Originally Posted by W1zzard
Explaining TLB is kinda difficult, most articles I found, including Wikipedia are junk.
These slides http://www.ece.cmu.edu/~ece548/handouts/05vmarch.pdf
do a decent job. Gotta go through the whole presentation though to understand the underlying concept.
+1: Good stuff. Thanks for the link. I already knew a good amount of about virtual memory and paging so the level this was pretty good, at least for me. Pardon me if I do a bad job of explaining this, but I think there is a middle ground to describe what happens here.

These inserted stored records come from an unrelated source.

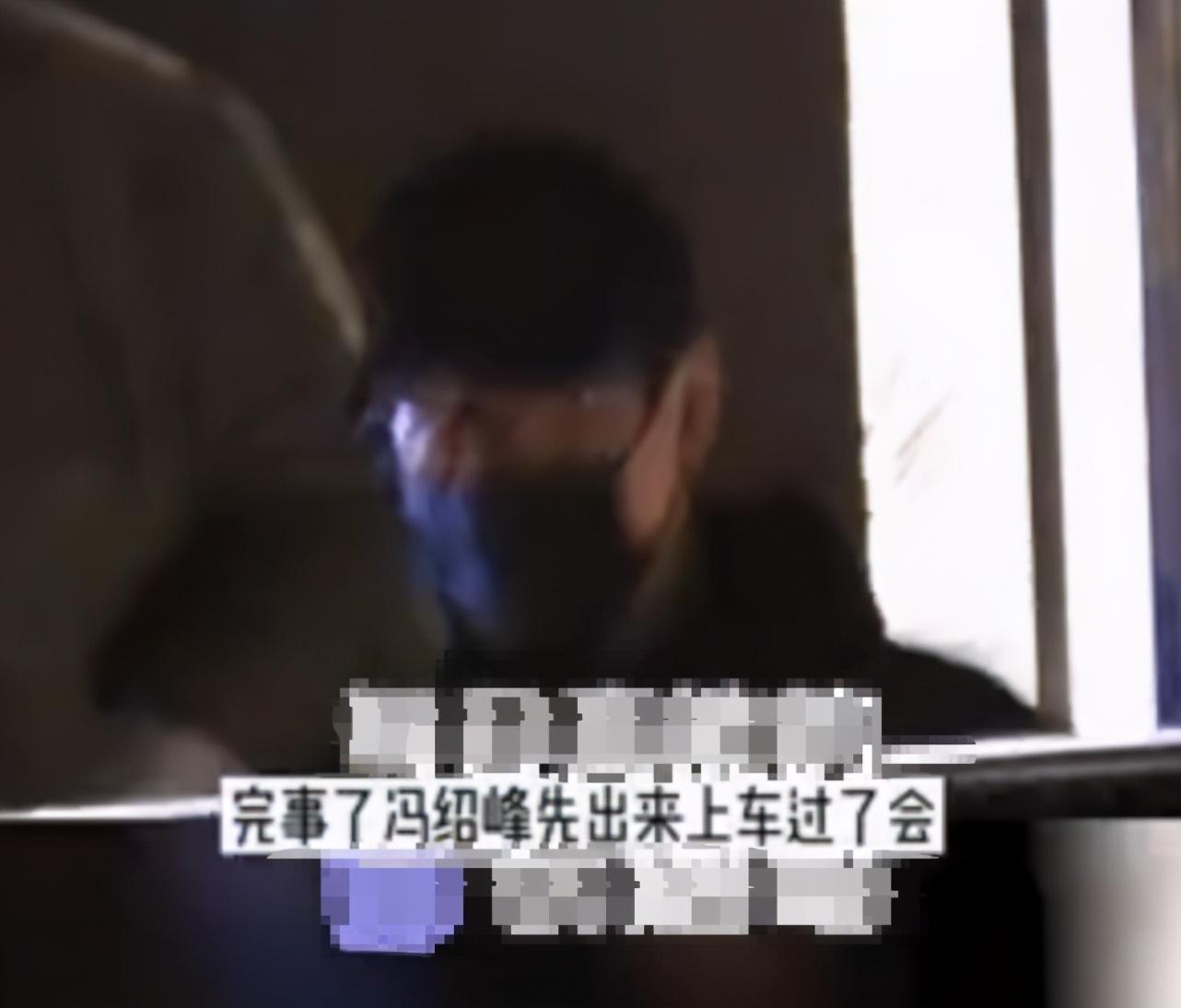 趙麗穎馮紹峰官宣離婚,聚少離多是主因,趙麗穎已清空恩愛過往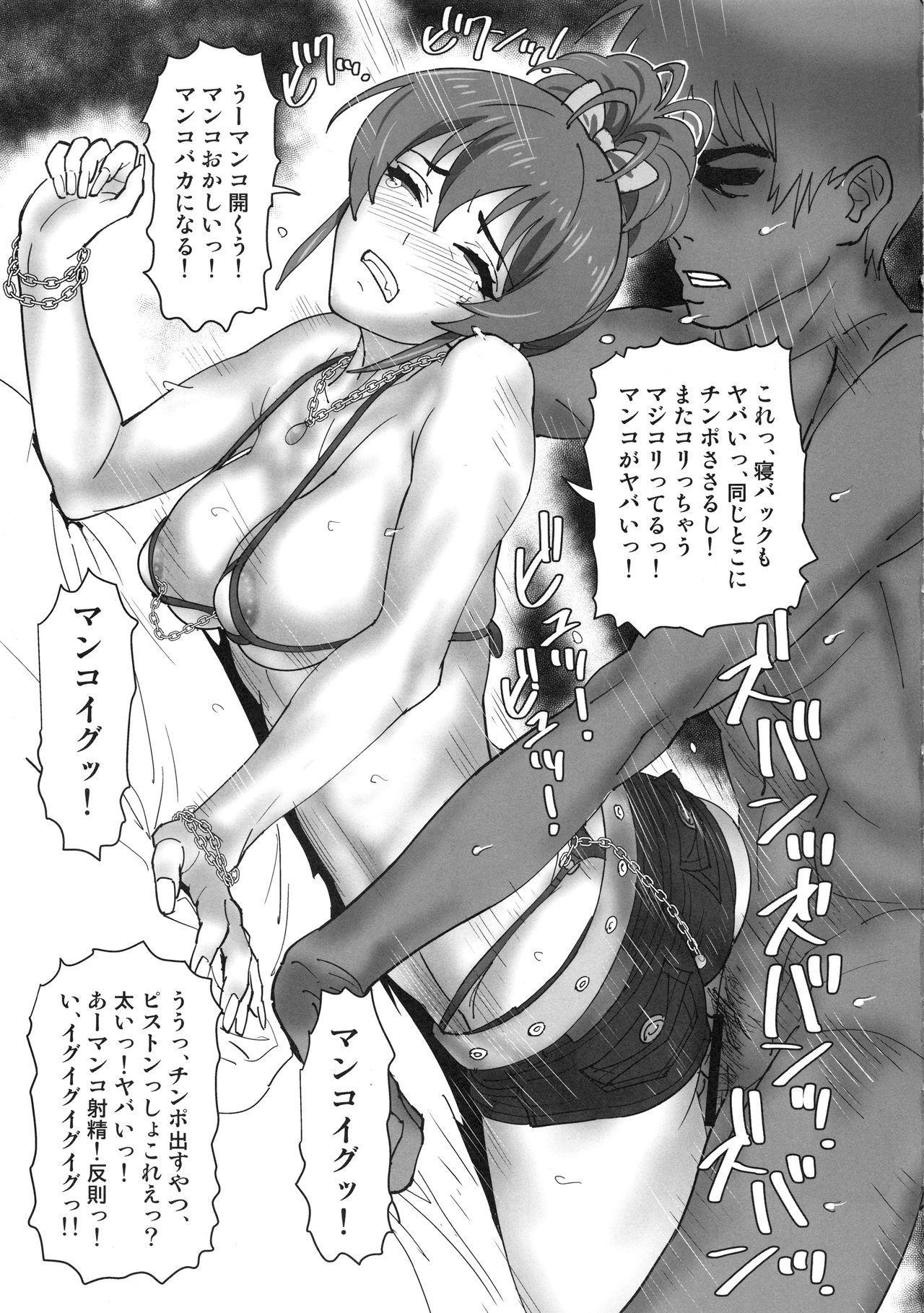 Mika Kenkyuussho 19
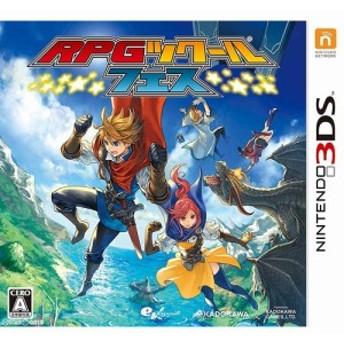 【中古即納】[3DS]RPGツクール フェス(20161124)
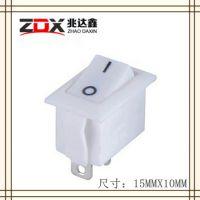 厂家直销15X10二档白色船型开关ZDX-2B111-WW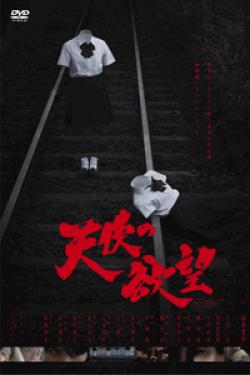 [DVD] 天使の欲望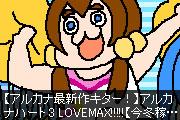 ninkikiji_80.jpg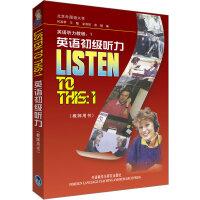 英语初级听力(教师用书)(2012)――英语学习者必备的权威英语听力教程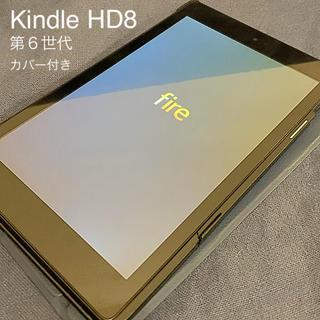 アンドロイド(ANDROID)のKindle Fire HD 8 32GB 第6世代(ケース付き)(電子ブックリーダー)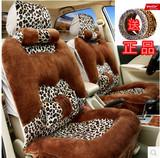 全包围奇瑞艾瑞泽7风云2旗云3瑞虎5冬季专用汽车座套毛绒坐垫车垫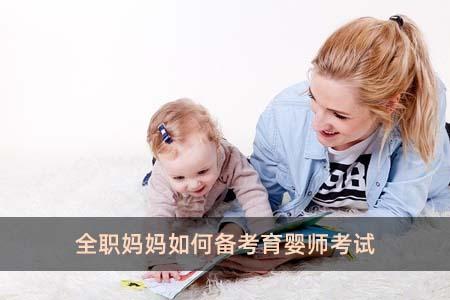 全职妈妈如何备考育婴师考试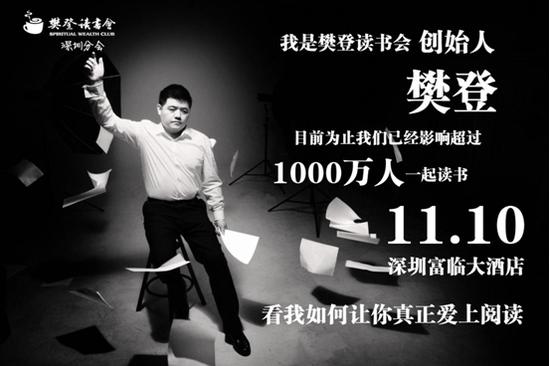 深圳阅读月,樊登相约千人书友见面会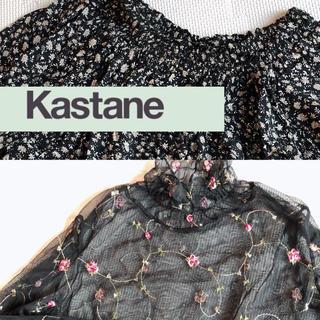 カスタネ(Kastane)のS専用(Tシャツ/カットソー)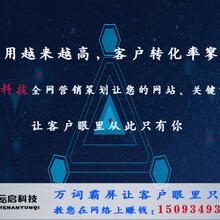 郑州网站建设公司设计有内涵的网站需要把这些做好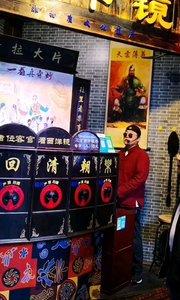 上海城隍庙西洋镜,相当经典的【嘀~】方式,城隍庙还是很有意思的,逛一逛城隍庙,还是能够发现一些很有特色的东西,建筑也是非常有特点的。#户外动起来 #带着花椒去旅行 #身边正能量 #上海 #城隍庙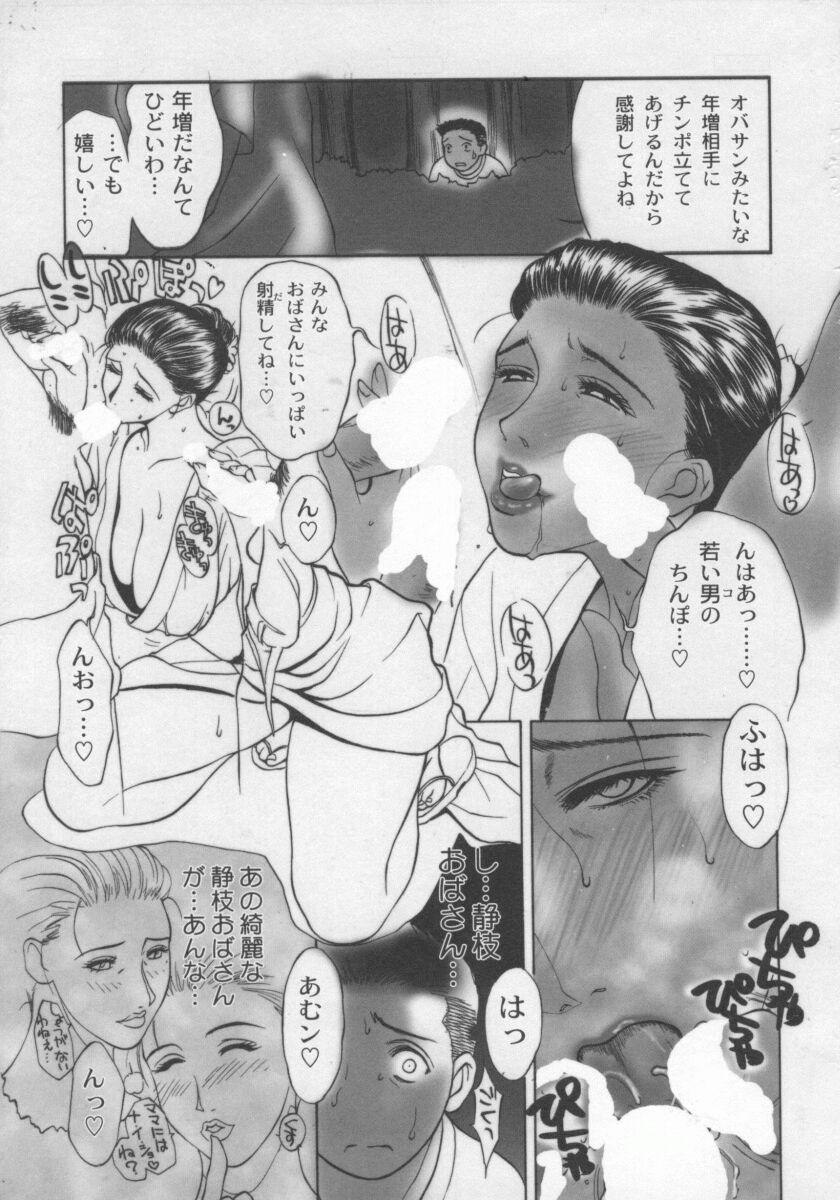 Hitozuma Deluxe 9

Basically it's just a set of mappings of virtual memory relative to the cache. Keep in mind that cache does not reside in physical or virtual memory, it stands on its own and does it own thing. Whenever cache is accessed the real address that you're trying to access get translated and checked against the cache. The cache itself only stores the value of the data. Where it is in the cache is derived from the translation from the virtual address.
This is just specifics on how cache itself works as one of the faster tiers of memory (SRAM is fast stuff,) and doesn't tell you much more than what cache is supposed to do, and that's holding on to data that we think we will need again soon. The issue is, if I were to take a guess, is that memory access times are varying and since it's not getting data in the same amount of time every time an instruction is called it adds variability to the amount of time it will take for the GPU to fetch data process it and store it. So even though a particular set of instructions might execute in x amount of time in one circumstance, it could take y time in another instance because the composition of the cache is different and now you have a different number of hits and misses as you did before.
As I said, don't take my word on that, I'm speculating pretty hardcore right here and I could be very wrong, but it would describe why this happens.